Transcriptome changes in astroglia obtained from human CTE tissue
Prior to performing gene array analysis, we used dual
immunofluorescence to determine whether GFAP-stained hippocampal
astrocytes colocalized with PHF-1 tau in individuals with a postmortem
neuropathological diagnosis of stage IV CTE (CTE-IV). Qualitative
analysis showed that hippocampal CTE-IV astrocytes did not contain
PHF-1 phosphorylated tau (Fig. [139]10A–F). Then, we evaluated changes
in gene expression in hippocampal astrocytes from CTE-IV brains
compared to hippocampal astrocytes from non-demented healthy controls
(HC). GFAP^+ve astrocytes microaspirated from CTE-IV brains revealed
156 DEGs (153 downregulated and 3 upregulated) (Fig. [140]10G). Pathway
enrichment analysis by IPA on DEGs revealed CTE-IV astrocytes had 100
dysregulated pathways including upregulation of thrombin signaling, and
sphingosine signaling, and downregulation of neuroinflammation,
interleukin signaling (IL-6, 8, 17), endothelin 1 signaling, calcium
signaling, synaptogenesis, and insulin-like growth factor signaling.

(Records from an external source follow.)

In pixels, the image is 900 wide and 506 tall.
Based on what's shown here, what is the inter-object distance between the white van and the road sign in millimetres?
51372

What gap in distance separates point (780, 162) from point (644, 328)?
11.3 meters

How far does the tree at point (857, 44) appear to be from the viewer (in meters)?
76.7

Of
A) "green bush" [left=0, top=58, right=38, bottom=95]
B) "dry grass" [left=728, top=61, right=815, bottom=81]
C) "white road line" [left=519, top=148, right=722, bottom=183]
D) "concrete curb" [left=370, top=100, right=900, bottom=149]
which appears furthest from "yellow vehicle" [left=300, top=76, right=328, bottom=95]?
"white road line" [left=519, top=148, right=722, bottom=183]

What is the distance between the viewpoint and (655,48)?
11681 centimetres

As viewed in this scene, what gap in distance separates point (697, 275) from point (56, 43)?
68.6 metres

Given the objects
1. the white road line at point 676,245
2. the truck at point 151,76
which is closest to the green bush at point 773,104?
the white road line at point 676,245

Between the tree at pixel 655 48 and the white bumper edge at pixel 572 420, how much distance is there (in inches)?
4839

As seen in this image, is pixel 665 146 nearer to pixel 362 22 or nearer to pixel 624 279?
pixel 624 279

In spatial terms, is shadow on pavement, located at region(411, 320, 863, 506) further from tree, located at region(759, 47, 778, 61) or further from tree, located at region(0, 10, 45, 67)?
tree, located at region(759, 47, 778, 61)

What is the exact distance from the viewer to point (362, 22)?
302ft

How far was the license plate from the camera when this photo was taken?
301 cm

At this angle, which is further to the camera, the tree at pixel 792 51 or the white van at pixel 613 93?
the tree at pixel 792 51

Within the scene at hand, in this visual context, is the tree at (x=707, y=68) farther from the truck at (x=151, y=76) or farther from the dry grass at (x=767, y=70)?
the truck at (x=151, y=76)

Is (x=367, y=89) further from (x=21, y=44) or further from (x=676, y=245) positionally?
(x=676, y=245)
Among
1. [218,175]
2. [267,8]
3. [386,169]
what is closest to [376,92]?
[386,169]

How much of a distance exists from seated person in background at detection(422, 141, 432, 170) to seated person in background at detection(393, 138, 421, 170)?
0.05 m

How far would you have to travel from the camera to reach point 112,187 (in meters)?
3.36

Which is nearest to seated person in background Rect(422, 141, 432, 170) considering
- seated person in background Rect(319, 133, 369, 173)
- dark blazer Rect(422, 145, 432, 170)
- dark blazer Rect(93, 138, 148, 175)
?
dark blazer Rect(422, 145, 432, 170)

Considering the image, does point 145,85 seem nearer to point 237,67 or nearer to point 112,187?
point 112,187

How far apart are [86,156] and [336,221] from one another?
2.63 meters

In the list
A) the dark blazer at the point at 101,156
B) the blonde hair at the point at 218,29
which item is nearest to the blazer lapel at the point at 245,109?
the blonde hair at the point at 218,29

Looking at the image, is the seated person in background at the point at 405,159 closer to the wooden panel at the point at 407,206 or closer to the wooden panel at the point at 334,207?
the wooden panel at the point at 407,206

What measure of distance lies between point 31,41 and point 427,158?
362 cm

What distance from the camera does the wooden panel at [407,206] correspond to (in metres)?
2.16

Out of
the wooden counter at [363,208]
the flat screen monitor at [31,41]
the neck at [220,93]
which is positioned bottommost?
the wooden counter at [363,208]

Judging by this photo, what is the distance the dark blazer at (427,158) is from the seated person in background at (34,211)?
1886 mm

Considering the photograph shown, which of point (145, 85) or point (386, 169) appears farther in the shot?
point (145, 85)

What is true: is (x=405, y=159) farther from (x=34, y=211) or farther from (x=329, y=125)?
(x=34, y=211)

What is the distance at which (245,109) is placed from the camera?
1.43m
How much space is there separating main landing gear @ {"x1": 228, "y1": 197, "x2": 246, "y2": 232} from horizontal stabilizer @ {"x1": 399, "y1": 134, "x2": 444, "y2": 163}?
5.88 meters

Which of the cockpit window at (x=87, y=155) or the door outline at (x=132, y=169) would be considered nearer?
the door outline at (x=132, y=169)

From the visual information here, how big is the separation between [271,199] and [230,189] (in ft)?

These data indicate that CTE-IV astrocytes exhibit a loss of
neurorestorative function(s) accompanied by an immunosuppressed
phenotype compared to healthy controls. Interestingly, despite that
CTE-IV hippocampal astrocytes do not display phosphorylated tau (PHF1)
in their soma, CTE-IV astrocytes showed significant downregulation of
genes associated with immunological response including IL-8 signaling
and NO and ROS production similar to tau bearing murine astrocytes
(GFAP^P301L).
Fig. 10.
[141]Fig. 10
[142]Open in a new tab
Absence of tau astrogliopathy in CTE-IV hippocampal astrocytes and
astrocyte-specific pathways that are dysregulated in human CTE (stage
IV) cases versus healthy controls after laser microdissection of
GFAP + astrocytes and gene array analyses. Immunofluorescent label
demonstrating a lack of colocalization between tau-bearing
neurofibrillary tangles and GFAP^ve astrocytes in the CA1 region of the
hippocampus of a male Caucasian American football player that played
for 25 years had an age of onset of symptoms at 66 years and died in
his 70s. Postmortem neuropathologic diagnosis revealed CTE stage IV.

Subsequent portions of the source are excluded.